## Directions for this task
Up to and including the final line, retype each line of the records below, starting with the one that contains "workouts-10-03-18".

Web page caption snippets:
--------------------------------------------------

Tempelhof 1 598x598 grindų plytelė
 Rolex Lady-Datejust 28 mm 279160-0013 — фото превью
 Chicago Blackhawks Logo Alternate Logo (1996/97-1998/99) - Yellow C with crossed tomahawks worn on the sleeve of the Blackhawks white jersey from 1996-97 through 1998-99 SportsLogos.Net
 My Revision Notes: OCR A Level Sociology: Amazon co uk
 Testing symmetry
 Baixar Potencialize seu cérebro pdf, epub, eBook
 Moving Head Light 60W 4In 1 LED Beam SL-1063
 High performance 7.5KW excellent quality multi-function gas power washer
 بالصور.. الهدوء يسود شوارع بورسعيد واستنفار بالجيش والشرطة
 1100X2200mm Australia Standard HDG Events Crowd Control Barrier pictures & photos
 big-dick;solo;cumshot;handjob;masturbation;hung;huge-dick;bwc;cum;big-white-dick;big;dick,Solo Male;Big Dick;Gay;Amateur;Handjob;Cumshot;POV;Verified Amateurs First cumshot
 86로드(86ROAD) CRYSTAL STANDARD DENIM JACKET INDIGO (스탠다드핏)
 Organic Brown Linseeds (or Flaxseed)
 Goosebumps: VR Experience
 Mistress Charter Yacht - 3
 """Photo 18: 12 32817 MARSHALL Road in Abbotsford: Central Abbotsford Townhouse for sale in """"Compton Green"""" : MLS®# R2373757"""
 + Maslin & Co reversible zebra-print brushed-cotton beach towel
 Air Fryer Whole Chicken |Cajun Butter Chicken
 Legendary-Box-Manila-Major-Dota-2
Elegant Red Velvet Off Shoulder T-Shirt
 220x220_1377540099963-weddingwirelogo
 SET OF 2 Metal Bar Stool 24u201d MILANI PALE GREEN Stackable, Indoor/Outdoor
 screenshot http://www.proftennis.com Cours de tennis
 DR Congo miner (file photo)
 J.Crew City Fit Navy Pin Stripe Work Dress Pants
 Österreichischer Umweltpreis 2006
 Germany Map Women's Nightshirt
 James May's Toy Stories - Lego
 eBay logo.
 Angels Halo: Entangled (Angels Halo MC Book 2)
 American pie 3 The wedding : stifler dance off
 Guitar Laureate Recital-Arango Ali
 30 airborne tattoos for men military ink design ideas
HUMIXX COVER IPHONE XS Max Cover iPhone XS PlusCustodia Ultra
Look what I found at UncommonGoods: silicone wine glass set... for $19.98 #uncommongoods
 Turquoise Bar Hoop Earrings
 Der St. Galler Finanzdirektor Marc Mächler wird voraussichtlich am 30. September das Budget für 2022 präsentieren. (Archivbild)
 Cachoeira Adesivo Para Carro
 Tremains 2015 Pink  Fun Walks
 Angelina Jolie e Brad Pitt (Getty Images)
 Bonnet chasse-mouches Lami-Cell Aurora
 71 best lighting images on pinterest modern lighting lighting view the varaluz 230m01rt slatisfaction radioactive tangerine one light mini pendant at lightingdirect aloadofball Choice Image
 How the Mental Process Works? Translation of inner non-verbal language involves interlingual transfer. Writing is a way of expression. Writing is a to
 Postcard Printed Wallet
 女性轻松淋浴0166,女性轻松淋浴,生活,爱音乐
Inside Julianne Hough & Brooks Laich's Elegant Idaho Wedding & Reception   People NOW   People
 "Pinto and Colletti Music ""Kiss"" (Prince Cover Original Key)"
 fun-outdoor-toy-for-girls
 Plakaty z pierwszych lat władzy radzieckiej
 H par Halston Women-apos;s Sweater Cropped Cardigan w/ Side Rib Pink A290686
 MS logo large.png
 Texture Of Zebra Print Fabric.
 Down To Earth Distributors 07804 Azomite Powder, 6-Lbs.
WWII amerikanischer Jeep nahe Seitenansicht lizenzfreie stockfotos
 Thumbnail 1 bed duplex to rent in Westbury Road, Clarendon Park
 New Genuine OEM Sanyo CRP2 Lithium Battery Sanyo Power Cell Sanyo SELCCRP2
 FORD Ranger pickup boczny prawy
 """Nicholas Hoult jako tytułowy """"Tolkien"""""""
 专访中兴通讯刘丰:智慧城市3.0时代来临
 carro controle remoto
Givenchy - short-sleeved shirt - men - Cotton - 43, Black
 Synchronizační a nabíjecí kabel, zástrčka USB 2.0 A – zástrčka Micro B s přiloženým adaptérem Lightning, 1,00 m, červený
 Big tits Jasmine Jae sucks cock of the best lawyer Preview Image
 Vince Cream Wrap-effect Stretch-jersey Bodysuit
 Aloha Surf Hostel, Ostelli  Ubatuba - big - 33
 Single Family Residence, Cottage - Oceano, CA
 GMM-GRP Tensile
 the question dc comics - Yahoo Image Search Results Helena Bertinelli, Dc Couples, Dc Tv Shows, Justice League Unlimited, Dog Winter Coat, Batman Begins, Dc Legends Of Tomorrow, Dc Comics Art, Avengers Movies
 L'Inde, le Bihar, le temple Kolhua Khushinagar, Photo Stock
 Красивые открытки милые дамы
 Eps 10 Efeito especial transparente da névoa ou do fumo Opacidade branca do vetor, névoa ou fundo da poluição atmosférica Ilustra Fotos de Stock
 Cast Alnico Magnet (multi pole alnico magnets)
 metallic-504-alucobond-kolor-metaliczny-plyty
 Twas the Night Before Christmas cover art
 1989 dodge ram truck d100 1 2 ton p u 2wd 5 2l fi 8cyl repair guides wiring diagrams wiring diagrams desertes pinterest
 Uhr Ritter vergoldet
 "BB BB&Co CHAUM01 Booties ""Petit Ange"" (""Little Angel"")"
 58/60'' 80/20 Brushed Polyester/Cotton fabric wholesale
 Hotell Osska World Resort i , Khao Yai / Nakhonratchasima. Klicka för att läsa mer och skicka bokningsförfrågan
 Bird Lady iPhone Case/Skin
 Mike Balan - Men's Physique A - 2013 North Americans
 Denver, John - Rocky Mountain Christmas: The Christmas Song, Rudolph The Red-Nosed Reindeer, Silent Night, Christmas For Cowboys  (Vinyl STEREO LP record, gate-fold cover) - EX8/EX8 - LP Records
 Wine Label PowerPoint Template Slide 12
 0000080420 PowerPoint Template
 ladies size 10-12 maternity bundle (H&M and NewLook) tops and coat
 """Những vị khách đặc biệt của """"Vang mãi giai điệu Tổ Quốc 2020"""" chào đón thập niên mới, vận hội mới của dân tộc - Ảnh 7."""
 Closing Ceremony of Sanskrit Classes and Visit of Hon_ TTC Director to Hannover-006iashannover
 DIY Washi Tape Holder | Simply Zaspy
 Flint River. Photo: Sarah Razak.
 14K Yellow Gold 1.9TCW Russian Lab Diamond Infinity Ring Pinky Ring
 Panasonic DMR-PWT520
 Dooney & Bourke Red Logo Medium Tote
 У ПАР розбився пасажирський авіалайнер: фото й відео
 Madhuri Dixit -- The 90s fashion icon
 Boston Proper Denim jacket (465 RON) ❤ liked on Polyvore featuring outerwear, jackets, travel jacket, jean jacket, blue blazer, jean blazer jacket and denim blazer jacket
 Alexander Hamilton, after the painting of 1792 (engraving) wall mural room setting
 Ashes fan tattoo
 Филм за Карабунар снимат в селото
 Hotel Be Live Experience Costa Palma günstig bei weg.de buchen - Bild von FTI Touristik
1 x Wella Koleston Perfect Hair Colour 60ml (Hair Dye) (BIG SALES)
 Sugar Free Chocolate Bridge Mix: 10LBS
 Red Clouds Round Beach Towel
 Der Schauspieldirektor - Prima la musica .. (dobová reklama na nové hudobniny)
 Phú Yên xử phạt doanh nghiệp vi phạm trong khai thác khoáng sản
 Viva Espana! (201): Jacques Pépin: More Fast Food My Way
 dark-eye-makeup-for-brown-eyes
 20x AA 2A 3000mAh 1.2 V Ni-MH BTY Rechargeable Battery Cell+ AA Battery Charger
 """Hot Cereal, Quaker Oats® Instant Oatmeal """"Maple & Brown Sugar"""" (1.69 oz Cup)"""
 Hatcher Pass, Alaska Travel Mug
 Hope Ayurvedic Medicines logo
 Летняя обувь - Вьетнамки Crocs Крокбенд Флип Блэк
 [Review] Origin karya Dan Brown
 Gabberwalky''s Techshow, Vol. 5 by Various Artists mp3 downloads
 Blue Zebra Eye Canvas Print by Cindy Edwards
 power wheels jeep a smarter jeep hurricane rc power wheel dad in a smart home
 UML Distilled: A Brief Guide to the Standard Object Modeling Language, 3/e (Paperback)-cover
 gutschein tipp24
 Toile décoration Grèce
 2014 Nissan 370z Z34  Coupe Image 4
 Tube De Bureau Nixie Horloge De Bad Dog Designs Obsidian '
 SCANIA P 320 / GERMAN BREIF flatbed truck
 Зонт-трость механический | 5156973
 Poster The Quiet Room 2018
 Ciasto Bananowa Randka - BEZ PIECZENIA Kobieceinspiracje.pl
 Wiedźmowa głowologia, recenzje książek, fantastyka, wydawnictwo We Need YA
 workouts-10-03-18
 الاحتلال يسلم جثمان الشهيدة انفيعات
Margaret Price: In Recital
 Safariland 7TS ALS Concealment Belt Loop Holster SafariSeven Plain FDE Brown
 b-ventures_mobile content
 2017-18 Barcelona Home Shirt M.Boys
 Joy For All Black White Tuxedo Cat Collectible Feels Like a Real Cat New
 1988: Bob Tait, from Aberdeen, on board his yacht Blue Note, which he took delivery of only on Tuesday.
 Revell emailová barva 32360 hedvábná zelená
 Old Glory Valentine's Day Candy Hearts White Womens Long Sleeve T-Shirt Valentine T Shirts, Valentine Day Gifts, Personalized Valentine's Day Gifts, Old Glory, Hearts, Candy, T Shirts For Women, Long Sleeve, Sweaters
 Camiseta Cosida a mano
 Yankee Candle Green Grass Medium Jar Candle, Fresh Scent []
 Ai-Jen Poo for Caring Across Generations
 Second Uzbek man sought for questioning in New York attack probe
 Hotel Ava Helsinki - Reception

--------------------------------------------------

## Exercise result
 workouts-10-03-18
 الاحتلال يسلم جثمان الشهيدة انفيعات
Margaret Price: In Recital
 Safariland 7TS ALS Concealment Belt Loop Holster SafariSeven Plain FDE Brown
 b-ventures_mobile content
 2017-18 Barcelona Home Shirt M.Boys
 Joy For All Black White Tuxedo Cat Collectible Feels Like a Real Cat New
 1988: Bob Tait, from Aberdeen, on board his yacht Blue Note, which he took delivery of only on Tuesday.
 Revell emailová barva 32360 hedvábná zelená
 Old Glory Valentine's Day Candy Hearts White Womens Long Sleeve T-Shirt Valentine T Shirts, Valentine Day Gifts, Personalized Valentine's Day Gifts, Old Glory, Hearts, Candy, T Shirts For Women, Long Sleeve, Sweaters
 Camiseta Cosida a mano
 Yankee Candle Green Grass Medium Jar Candle, Fresh Scent []
 Ai-Jen Poo for Caring Across Generations
 Second Uzbek man sought for questioning in New York attack probe
 Hotel Ava Helsinki - Reception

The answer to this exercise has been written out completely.